§ PROBLEMS
A. According to the Google interview, how many newsgroup articles are in Google's repository?
B. Write the next part of the Google interview, picking up right after its final line.

§ PROVIDED PASSAGE
Analysis & Commentary:
QUALITY OF SEARCH RESULTS IS OUR PRIMARY GOAL
by Christoph Poeppe, Special to DSstar
Search engines, special programs that are used via the net, have become
indispensable guides in the chaotic diversity of the World Wide Web. Upon
entering a keyword a search engine delivers a list of Webpages which have
something important to say about the keyword (ideal case), or which contain
the keyword somewhere (real case). Approximately one year ago the search
engine Google, www.google.com, or
www.google.de, got also well
known in Europe by verbal propaganda and soon became the most requested search
engine of all. The name Google alludes to the American nickname "googol" for
10^100 -- which is a slight exaggeration for the current number of registered
Webpages.
Monika Henzinger, director of reasearch of Google Inc, speaks about the
current state-of-the-art of search engines at the 17th International
Supercomputer Conference, ISC2002, in Heidelberg, www.supercomp.de.
Dr. Henzinger has been invited to keynote ISC2002 on Thursday, June 20, 2002,
and she will deliver a presentation about the topic "Indexing the Web -- A
Challenge for Supercomputing".
This interview for HPCwire was conducted by Christoph Poeppe, editor of the
magazine "Spektrum der Wissenschaft", which is the German version of
"Scientific American".
HPCwire: How big is Google today?
HENZINGER: We have 3 billions of pages in our repository. Among those there
are 700 million newsgroup-articles dating back to the far past, which we
bought from Deja-News, 300 million images, and over 2 billion Webpages.
HPCwire: And you have stored all of them in your database?
HENZINGER: Yes, in compressed form.
HPCwire: Is this the whole Web?
HENZINGER: No, not at all! Actually the Web is infinite. There exist databases
which can create a large number of Webpages on demand. Of course, it is
useless to have all of them in the search engine. We restrict ourselves to
pages of high quality.
HPCwire: What is the quality measure?
HENZINGER: The PageRank. This is a kind of grade we attribute to each page,
independent of queries this page could be relevant for. In fact, the quality
of a page increases with the number of other pages pointing to it and the
quality of these other pages. Moreover, the PageRank essentially determines
the order in which Google presents search results to the user.
HPCwire: Is it possible to manipulate the calculation of the PageRanks, for
example by putting something like quotation-cartels into the net?

§ SUPPLIED MATERIAL
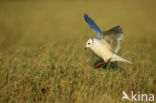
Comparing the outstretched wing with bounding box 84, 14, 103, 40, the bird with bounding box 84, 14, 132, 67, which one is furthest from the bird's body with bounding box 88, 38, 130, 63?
the outstretched wing with bounding box 84, 14, 103, 40

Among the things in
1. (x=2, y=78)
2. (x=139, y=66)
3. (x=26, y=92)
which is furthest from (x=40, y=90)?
(x=139, y=66)

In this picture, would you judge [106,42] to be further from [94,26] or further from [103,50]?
[94,26]

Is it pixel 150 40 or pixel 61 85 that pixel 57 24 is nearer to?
pixel 150 40

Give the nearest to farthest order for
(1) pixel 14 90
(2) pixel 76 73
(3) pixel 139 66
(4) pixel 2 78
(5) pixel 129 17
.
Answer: (1) pixel 14 90, (4) pixel 2 78, (2) pixel 76 73, (3) pixel 139 66, (5) pixel 129 17

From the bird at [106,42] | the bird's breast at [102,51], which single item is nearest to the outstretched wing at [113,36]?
the bird at [106,42]

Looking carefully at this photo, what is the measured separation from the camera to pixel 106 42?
3803 millimetres

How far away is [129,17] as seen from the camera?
507 inches

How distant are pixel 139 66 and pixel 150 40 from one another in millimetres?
3785

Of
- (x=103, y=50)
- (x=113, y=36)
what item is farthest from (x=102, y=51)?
(x=113, y=36)

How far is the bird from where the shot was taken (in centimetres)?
357

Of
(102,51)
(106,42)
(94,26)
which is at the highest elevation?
(94,26)

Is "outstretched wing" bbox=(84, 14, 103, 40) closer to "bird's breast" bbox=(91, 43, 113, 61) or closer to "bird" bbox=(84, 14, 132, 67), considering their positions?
"bird" bbox=(84, 14, 132, 67)

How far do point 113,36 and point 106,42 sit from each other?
0.16m

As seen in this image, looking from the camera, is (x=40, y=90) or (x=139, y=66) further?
(x=139, y=66)
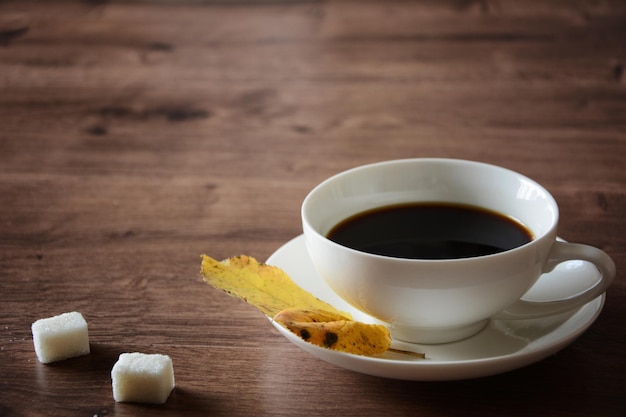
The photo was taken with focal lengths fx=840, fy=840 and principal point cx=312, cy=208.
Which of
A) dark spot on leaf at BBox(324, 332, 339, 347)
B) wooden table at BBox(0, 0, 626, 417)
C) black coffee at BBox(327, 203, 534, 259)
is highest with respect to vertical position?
black coffee at BBox(327, 203, 534, 259)

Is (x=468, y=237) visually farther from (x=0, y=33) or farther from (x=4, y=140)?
(x=0, y=33)

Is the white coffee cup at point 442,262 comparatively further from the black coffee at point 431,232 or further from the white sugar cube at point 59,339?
the white sugar cube at point 59,339

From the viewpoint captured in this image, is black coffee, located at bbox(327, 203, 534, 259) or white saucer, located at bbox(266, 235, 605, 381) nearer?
white saucer, located at bbox(266, 235, 605, 381)

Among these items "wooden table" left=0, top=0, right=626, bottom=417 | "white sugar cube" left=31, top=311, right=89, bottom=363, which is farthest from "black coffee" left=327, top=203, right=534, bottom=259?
"white sugar cube" left=31, top=311, right=89, bottom=363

§ SET OF ANSWERS
A. 700 million

B.
HENZINGER: Spammers at least try it again and again. For instance, there are a
lot of queries for "Britney Spears". Therefore many people try to increase
their PageRank for being on one of the top places among the answers for
"Britney Spears", even if they only sell sneakers.
HPCwire: What are you doing about it?
HENZINGER: If we see an obvious abuse we take the corresponding page out. This
is in the interest of our users for whom we want to preserve the quality.
HPCwire: Do you also take other steps apart from these individual corrections?
HENZINGER: Yes, but we do not discuss them in public, since we do not want to
get into an arms race with the Spammers.
HPCwire: Since when does Google exist?
HENZINGER: The company was founded three years ago. More than two years ago we
went public. The news about us has spread from mouth to mouth. In the meantime
half of the queries come from outside the USA, 12 percent just from German
speaking countries. We answer over 150 million queries a day, either directly
or via our partners. If, for instance, the search engine Yahoo does not find a
keyword in its own index, it passes the query on to us and returns our answer
to the user.
HPCwire: Which hardware runs your system?
HENZINGER: We have more than 10000 PCs, distributed over four data centers.
Our operating system is Linux.
HPCwire: How often do you look if the Webpages you list do still exist?
HENZINGER: We update our database every 28 days. Moreover, there exist some
very busy webpages which we visit daily. Every 28 days we recreate the index
which, for every word, lists all the Webpages containing this word. If you
enter two words into the search field you are presented the intersection of
both lists, sorted by PageRank and a few other criteria. In particular, it can
happen that you get the homepage of a company which does not even contain the
name of the company in readable form, but maybe only as part of n image. But
from the many Webpages which point to this homepage and quote the name of the
company we know that this has to be the homepage, and present it that way.
HPCwire: How much effort is this indexing?
HENZINGER: A lot. About one week.
HPCwire: How many employees does your company have?
HENZINGER: Approximately 350. Up to now the number of employees has doubled
each year.
HPCwire: How is Google financed?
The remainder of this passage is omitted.